Por demandar muitos tipos de conhecimentos e habilidades, é um desafio pedagógico trabalhar a compreensão, por parte do aluno, acerca do processo em que está envolvido. Para tanto é lembrada, aos alunos, sua responsabilidade com seu grupo de trabalho; recomendado não faltar aos encontros, assim como é resgatado continuamente, em sala de aula, o caminho construído em cada fase do processo.
Desenvolver a atividade à noite é uma dificuldade, já referida, assinalada durante as avaliações. No entanto, além das questões de segurança ou de haver poucas opções de espaços urbanos adequados, outra dificuldade está no tempo exíguo para o desenvolvimento da atividade. O decurso de um semestre pode ser pouco, dada a complexidade do processo. O semestre precisa ser conduzido com cuidado para que os grupos não percam muito tempo no planejamento das ações e acabe faltando para efetivá-las. É preciso esclarecer, ao aluno, que a atividade, embora lide com situações da realidade, tem a dimensão de um ensaio. Não é esperado que a intervenção tenha impacto suficiente para resolver completamente o problema escolhido. Os alunos costumam elevar demasiadamente sua expectativa inicial, o que promove um conflito entre aquilo que é desejado e o que é possível efetivar. Embora haja esses limites, nas avaliações finais, os alunos conseguem visualizar avanços e efeitos positivos de suas ações.

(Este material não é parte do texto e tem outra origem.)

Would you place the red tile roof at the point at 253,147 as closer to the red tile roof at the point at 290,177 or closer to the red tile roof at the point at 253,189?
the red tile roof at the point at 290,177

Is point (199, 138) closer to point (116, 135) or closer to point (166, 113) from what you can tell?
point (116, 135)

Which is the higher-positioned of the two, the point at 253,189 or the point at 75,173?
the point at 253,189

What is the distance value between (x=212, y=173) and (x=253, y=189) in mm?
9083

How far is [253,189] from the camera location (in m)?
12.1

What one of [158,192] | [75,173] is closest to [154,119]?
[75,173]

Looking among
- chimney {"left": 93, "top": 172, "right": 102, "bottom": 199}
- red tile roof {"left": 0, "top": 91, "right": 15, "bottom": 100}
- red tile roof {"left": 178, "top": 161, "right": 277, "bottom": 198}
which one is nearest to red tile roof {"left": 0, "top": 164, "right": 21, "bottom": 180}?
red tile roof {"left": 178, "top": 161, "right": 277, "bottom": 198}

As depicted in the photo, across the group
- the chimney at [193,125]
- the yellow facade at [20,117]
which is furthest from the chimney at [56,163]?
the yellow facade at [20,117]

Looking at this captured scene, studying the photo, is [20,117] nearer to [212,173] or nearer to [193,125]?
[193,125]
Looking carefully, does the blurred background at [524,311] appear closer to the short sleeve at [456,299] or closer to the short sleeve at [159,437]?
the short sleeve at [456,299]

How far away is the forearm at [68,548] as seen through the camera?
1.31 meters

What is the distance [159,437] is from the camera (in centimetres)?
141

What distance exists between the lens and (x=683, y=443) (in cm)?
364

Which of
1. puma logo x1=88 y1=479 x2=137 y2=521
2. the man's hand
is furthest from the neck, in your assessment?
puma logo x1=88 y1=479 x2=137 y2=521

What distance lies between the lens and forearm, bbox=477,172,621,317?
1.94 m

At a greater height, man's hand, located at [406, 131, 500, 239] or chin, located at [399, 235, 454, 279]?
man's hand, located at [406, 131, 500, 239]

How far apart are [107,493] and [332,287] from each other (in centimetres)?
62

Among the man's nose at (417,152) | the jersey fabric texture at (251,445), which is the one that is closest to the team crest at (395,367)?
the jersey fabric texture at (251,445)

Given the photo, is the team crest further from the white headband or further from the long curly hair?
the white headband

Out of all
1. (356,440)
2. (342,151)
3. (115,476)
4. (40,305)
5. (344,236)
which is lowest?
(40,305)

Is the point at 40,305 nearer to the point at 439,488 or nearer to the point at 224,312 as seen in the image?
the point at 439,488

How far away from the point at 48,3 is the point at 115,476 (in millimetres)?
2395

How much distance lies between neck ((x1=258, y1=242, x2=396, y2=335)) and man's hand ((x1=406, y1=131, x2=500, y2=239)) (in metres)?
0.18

O processo de trabalho que envolve a lógica da vigilância em saúde, do planejamento estratégico situacional e da promoção/educação, realizado por um profissional em formação cuja característica é a visão crítica da saúde e seus determinantes sociais, não deixa de ser rigoroso, metódico e relevante para a melhoria dos indicadores de saúde de uma população. O impacto em termos de incremento na qualidade de vida local se justifica pela consideração do conceito amplo de saúde, o que permite, ao sanitarista, estar atento a uma gama maior de eventos e determinantes de saúde da população em seu território geográfico, social, cultural e subjetivo.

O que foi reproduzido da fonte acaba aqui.